### [Problem set]
(A) According to the text on Carr Smith, on what date was he appointed to the Sydney church of St James?
(B) From the text on Carr Smith, print the part that opens with the words containing "Smith served four" and closes with "to the suburbs.".

### [Selection]
++++++++++++++++++++
Smith served four curacies in seven years in semi-industrial Staffordshire parishes and assisted as inspector of diocesan schools. He was keenly interested in the Christian Socialism of Scott Holland and the Guild of St Matthew. Given the parish of St John's in the small industrial town of Longton in 1887, Smith exercised his social Christianity and was influenced by Charles Gore's new Incarnational theology. For Smith, and many other clergy, the Anglo-Catholic school of churchmanship could best give liturgical representation to the new theology and its social dimension. On 26 October 1895 he was appointed to the Sydney church of St James. Soon after arrival he added Carr as a double-barrelled surname. St James' had recently declined, its middle-class congregation having moved to the suburbs.

Realizing that St James', though already in the Tractarian tradition, could survive only by upholding a style of churchmanship visibly different to that of an Evangelical diocese, Carr Smith adopted eucharistic vestments and instituted a High ritual (at least by colonial standards). The box-like interior was turned into a theatrical Wren church. With good transport available, suburban people returned in large numbers. Carr Smith used the methods of successful suburban parishes in promoting intellectual, devotional, social and charitable communal groups, thereby making St James' a significant religious centre in the city.

A devout Anglo-Catholic, and man of deep and simple piety, Carr Smith was much in demand beyond Sydney to conduct retreats and to preach. In the pulpit his quiet dignity gave way to impassioned oratory. The little man with the aggressive beard became prophetic as he denounced social injustice and proclaimed the kingdom of God on Earth. He preached also to the unemployed in the Domain and, with Sister Freda (Emily Rich), set up a mission to the city poor. He joined the Christian Social Union and was made a labour commissioner by the government in 1900. Carr Smith supported women's suffrage but was no rigorist on the associated and, in church circles, conventional issues of moral reform. His appeal in 1904 for the reduction, rather than the abolition, of liquor licences was reprinted in pamphlet form by the publicans' Liquor Trades Defence Union of New South Wales.
++++++++++++++++++++
Dataset records
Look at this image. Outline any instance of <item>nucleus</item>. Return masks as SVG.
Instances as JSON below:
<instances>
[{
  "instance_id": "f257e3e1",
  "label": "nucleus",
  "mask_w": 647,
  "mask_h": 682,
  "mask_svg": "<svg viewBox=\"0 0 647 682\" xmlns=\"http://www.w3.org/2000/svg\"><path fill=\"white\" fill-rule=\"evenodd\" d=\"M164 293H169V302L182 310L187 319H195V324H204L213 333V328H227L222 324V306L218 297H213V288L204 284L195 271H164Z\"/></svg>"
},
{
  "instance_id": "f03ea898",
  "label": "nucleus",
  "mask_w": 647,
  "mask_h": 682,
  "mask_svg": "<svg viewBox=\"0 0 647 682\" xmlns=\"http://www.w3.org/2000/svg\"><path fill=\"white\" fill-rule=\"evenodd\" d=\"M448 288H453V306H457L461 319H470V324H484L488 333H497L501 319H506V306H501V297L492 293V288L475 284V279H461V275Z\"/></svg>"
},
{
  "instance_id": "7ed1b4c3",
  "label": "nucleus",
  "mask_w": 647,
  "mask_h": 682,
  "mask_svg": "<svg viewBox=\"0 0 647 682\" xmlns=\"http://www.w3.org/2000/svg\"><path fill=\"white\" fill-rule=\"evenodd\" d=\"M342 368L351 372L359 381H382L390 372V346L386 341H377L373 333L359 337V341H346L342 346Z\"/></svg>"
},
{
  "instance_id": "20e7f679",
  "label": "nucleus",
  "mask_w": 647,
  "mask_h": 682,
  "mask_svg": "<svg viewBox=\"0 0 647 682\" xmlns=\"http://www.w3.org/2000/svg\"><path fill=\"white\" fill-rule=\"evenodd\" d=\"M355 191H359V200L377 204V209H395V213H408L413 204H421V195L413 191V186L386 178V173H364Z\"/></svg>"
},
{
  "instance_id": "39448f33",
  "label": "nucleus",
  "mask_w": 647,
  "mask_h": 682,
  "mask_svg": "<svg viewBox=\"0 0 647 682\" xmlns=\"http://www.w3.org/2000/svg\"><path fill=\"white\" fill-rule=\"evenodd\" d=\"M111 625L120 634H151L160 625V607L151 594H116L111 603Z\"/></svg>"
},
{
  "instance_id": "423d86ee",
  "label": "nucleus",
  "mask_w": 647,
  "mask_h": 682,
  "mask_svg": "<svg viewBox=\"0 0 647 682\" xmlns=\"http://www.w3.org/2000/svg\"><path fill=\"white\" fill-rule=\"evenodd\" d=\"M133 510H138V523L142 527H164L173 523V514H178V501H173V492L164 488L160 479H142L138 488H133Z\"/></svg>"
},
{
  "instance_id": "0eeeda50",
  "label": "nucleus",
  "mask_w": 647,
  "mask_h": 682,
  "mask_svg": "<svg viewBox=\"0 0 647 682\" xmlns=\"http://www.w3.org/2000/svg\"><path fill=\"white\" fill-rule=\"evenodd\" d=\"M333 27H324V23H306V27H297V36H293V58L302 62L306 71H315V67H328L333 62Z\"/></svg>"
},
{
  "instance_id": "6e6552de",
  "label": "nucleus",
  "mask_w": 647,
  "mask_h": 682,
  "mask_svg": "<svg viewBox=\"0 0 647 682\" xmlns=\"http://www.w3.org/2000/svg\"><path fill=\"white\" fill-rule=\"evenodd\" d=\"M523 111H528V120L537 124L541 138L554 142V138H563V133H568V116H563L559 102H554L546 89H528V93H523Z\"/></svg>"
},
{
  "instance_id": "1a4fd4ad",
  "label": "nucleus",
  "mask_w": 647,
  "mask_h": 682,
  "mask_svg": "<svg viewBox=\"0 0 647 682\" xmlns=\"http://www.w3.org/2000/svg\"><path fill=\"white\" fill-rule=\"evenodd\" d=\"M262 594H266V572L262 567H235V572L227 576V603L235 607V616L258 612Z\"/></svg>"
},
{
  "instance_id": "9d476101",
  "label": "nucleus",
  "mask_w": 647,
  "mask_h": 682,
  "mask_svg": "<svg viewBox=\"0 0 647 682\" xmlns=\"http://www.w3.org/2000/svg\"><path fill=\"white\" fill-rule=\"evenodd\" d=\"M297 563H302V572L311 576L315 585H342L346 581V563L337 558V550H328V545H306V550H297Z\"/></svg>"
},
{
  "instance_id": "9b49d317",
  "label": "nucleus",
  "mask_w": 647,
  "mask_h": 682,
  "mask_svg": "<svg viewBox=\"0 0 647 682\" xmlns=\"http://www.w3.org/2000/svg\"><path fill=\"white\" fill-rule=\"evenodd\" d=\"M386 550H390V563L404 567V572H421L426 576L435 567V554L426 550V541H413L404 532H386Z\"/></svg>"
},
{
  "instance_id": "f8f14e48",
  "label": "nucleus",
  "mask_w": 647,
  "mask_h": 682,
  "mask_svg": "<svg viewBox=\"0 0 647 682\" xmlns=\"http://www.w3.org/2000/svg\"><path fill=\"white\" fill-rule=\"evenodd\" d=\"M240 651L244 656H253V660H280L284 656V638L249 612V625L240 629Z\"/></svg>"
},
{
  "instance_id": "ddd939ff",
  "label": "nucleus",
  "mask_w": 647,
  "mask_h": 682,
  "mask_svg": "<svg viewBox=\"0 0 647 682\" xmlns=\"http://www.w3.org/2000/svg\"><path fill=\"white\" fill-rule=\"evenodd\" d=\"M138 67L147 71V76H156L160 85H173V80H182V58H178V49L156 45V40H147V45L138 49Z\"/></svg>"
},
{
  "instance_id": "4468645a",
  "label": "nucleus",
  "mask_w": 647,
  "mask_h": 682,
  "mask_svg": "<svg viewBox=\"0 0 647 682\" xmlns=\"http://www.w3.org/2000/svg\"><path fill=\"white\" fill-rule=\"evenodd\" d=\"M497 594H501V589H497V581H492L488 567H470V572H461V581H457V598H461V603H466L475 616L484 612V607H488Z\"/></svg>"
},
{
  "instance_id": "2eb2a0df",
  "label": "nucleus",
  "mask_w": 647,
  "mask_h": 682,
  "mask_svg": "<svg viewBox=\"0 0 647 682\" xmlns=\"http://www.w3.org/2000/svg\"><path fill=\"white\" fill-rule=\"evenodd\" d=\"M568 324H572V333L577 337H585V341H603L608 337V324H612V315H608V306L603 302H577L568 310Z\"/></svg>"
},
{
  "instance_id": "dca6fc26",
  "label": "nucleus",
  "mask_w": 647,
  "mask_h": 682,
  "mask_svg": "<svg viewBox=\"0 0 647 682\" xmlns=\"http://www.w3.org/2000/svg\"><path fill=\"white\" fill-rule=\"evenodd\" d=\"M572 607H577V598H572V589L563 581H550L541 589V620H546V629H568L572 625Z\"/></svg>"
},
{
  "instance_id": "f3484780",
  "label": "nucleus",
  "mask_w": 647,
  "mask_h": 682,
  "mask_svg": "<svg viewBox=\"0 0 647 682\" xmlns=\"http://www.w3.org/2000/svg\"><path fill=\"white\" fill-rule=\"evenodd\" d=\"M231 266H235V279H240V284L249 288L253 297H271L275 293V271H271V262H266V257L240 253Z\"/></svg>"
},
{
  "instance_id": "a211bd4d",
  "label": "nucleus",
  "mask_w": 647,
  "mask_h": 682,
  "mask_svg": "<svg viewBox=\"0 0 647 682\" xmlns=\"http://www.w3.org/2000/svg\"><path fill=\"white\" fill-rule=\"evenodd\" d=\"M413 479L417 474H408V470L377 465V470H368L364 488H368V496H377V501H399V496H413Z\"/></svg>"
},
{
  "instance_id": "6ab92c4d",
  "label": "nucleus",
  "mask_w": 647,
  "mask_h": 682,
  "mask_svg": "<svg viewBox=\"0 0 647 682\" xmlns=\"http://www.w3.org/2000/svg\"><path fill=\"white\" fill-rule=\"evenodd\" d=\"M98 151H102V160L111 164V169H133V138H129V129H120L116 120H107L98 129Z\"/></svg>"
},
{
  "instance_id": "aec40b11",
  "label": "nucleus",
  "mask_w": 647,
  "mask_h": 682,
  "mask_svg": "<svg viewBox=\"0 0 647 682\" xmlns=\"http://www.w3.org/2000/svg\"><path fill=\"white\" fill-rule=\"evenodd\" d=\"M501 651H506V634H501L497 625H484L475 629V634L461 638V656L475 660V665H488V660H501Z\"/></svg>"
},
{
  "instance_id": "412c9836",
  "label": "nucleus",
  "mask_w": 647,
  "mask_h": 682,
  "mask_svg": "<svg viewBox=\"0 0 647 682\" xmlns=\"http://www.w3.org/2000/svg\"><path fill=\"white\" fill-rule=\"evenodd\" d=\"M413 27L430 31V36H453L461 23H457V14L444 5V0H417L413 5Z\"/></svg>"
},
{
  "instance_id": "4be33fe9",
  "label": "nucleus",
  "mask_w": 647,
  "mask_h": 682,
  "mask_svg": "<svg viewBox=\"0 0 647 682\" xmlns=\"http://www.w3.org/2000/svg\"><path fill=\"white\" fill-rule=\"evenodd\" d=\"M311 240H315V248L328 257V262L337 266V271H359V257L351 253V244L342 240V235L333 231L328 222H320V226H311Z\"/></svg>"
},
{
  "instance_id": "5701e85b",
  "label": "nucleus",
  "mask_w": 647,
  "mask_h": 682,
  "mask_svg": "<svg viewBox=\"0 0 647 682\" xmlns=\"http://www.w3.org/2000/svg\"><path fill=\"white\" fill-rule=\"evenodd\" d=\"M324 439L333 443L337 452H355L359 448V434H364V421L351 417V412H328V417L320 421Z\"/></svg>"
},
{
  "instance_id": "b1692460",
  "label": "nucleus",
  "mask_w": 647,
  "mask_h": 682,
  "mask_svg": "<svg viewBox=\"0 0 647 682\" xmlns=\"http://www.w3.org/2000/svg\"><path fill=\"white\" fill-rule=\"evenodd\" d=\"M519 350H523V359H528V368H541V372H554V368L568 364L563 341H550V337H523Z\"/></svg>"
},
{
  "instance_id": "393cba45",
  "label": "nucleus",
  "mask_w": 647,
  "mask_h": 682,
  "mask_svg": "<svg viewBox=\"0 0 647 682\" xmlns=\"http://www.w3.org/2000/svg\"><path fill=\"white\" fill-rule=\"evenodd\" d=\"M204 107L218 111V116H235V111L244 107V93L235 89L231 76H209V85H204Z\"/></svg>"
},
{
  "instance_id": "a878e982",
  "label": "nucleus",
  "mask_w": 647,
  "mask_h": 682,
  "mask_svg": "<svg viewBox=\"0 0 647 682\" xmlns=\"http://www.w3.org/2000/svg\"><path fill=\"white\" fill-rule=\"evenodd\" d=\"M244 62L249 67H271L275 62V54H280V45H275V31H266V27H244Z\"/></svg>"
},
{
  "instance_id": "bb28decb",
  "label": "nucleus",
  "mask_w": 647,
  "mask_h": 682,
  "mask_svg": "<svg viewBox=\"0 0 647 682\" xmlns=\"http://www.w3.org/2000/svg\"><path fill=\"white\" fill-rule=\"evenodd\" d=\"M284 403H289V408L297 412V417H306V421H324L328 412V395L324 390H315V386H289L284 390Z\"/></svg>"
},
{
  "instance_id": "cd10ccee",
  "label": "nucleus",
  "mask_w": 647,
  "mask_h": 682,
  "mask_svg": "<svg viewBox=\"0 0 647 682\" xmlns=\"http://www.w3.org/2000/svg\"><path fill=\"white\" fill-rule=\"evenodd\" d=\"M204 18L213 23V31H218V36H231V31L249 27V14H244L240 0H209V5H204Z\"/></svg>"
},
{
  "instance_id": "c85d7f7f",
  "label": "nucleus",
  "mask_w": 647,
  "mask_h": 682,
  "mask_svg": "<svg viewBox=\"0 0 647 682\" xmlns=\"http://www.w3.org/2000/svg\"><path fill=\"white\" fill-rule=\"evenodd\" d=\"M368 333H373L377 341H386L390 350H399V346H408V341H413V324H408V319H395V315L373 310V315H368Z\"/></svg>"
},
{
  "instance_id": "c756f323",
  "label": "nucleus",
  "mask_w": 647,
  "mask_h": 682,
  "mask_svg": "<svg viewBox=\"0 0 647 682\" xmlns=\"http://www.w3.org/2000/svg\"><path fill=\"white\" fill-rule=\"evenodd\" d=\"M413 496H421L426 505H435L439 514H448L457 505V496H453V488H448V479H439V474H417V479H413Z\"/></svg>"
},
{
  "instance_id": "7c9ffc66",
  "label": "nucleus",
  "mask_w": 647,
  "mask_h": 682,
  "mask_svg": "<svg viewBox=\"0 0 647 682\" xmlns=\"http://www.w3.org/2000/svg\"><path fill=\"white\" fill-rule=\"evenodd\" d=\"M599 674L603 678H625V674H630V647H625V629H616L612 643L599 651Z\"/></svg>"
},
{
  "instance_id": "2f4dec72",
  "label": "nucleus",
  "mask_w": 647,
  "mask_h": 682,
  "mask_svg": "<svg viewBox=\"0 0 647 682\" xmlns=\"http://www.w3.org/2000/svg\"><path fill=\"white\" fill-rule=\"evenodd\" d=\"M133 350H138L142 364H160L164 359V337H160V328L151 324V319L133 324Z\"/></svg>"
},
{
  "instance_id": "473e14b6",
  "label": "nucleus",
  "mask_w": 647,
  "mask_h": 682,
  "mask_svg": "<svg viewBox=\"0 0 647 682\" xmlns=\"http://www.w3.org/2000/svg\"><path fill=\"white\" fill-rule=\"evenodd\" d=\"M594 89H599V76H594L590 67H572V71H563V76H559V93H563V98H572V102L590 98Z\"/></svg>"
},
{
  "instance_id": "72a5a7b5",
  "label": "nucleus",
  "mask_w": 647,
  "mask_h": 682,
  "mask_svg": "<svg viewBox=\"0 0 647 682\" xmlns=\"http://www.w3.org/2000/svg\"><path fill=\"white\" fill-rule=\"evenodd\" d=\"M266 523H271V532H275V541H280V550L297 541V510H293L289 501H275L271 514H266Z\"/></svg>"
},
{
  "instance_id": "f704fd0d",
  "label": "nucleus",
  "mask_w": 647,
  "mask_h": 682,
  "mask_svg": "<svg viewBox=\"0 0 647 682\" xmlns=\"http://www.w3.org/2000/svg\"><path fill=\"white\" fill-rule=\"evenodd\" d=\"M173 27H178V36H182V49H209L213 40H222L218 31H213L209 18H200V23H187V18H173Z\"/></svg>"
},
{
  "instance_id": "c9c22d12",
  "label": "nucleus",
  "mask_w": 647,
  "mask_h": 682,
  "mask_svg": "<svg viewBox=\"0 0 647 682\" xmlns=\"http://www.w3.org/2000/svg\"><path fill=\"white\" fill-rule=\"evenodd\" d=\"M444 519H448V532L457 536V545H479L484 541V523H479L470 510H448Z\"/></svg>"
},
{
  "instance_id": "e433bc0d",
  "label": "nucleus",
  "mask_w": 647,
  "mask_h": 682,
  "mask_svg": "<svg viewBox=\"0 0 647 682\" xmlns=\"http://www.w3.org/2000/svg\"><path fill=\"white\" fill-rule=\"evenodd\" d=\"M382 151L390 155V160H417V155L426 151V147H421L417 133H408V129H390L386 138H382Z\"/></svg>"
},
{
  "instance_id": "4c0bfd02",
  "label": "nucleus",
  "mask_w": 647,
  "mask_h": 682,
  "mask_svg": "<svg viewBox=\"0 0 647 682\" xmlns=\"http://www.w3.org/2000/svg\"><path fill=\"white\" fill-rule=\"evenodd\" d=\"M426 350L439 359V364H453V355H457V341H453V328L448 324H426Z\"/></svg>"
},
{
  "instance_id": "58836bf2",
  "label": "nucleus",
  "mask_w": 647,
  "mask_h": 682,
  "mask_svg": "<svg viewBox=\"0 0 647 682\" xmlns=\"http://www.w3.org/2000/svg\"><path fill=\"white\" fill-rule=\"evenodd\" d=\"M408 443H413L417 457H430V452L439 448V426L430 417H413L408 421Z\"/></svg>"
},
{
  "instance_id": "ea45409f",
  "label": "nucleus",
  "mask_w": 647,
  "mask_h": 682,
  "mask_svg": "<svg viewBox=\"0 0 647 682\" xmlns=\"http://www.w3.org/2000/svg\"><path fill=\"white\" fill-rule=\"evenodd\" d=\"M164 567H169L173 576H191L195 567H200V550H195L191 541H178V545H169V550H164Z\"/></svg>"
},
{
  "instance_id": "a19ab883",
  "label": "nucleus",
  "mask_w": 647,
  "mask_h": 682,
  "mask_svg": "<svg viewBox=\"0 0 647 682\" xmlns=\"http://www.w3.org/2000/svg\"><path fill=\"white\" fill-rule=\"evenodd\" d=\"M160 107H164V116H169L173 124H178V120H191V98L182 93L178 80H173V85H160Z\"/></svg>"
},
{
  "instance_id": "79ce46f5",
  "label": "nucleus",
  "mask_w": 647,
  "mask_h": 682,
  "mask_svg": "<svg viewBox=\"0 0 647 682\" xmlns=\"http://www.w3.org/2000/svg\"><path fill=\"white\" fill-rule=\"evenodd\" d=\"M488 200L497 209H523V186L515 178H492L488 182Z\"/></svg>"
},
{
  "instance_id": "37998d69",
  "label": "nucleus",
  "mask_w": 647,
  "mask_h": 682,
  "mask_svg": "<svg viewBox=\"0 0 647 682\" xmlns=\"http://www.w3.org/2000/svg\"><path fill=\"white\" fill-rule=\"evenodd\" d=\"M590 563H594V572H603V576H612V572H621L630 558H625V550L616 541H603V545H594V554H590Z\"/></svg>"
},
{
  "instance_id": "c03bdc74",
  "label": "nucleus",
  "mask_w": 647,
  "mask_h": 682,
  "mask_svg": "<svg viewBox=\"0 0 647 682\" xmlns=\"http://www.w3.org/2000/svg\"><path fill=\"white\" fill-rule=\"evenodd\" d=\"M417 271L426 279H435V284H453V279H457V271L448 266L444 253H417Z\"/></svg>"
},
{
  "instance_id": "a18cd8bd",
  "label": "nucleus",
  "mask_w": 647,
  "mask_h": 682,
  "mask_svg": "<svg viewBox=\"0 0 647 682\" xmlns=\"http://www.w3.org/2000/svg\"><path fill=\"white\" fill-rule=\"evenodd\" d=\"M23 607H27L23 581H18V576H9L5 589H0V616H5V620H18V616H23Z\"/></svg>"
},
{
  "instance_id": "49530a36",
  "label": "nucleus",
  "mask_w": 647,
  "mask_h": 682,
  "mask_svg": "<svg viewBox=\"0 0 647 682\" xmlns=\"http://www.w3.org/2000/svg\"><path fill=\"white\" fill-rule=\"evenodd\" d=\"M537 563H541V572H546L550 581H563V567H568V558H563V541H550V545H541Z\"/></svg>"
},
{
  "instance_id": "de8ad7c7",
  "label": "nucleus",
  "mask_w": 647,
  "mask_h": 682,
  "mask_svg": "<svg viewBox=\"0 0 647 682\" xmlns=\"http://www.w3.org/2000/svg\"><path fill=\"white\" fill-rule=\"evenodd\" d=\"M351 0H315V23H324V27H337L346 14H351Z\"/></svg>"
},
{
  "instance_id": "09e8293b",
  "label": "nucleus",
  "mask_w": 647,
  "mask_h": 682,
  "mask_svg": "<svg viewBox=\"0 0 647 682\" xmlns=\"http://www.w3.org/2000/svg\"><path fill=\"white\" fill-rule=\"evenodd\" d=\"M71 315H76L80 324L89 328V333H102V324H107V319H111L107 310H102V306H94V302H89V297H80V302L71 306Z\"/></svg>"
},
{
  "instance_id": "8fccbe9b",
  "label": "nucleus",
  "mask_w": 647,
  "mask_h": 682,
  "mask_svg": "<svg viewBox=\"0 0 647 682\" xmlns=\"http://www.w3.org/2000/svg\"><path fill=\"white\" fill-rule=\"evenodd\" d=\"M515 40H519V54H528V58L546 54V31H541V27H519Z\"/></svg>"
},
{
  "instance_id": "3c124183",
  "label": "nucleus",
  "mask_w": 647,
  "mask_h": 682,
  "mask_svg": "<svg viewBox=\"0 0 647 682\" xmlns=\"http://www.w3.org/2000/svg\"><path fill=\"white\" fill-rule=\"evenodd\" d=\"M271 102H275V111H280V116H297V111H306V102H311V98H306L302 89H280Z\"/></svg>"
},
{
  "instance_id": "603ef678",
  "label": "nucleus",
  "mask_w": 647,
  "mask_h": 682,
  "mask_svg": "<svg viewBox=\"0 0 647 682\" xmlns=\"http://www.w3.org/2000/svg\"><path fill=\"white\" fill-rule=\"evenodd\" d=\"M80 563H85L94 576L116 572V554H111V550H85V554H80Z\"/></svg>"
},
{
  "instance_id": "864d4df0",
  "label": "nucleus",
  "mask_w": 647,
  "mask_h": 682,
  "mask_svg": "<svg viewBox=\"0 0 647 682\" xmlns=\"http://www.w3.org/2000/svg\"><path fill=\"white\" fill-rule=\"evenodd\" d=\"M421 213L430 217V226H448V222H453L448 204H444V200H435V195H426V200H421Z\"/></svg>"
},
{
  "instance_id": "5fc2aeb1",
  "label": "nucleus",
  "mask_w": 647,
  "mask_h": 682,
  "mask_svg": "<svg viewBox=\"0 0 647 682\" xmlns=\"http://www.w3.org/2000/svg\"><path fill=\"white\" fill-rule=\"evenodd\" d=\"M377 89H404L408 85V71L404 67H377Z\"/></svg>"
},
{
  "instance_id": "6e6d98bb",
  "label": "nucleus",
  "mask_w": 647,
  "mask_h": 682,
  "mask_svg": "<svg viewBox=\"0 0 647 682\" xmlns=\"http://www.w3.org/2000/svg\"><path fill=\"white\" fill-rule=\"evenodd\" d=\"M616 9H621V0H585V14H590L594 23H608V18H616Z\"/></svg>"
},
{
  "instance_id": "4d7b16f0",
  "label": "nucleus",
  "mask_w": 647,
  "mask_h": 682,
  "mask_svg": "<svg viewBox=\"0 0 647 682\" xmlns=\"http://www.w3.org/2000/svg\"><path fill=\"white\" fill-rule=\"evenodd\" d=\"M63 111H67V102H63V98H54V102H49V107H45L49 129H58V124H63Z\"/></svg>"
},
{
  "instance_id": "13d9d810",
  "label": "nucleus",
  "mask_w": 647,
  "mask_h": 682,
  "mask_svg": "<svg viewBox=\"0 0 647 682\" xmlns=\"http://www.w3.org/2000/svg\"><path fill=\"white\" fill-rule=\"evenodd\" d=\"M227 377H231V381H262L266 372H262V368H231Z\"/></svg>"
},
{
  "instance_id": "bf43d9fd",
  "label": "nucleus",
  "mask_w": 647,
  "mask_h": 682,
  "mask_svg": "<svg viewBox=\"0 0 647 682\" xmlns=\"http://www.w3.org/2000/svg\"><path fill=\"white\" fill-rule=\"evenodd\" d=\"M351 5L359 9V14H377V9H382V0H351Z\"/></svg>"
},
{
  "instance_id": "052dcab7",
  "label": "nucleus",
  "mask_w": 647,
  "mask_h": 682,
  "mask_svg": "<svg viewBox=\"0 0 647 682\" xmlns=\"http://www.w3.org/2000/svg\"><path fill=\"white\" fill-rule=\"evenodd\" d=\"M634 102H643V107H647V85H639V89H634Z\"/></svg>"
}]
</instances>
++++++++++++++++++++
### [Task-by-task solutions]
(A) 26 October 1895

(B)
Smith served four curacies in seven years in semi-industrial Staffordshire parishes and assisted as inspector of diocesan schools. He was keenly interested in the Christian Socialism of Scott Holland and the Guild of St Matthew. Given the parish of St John's in the small industrial town of Longton in 1887, Smith exercised his social Christianity and was influenced by Charles Gore's new Incarnational theology. For Smith, and many other clergy, the Anglo-Catholic school of churchmanship could best give liturgical representation to the new theology and its social dimension. On 26 October 1895 he was appointed to the Sydney church of St James. Soon after arrival he added Carr as a double-barrelled surname. St James' had recently declined, its middle-class congregation having moved to the suburbs.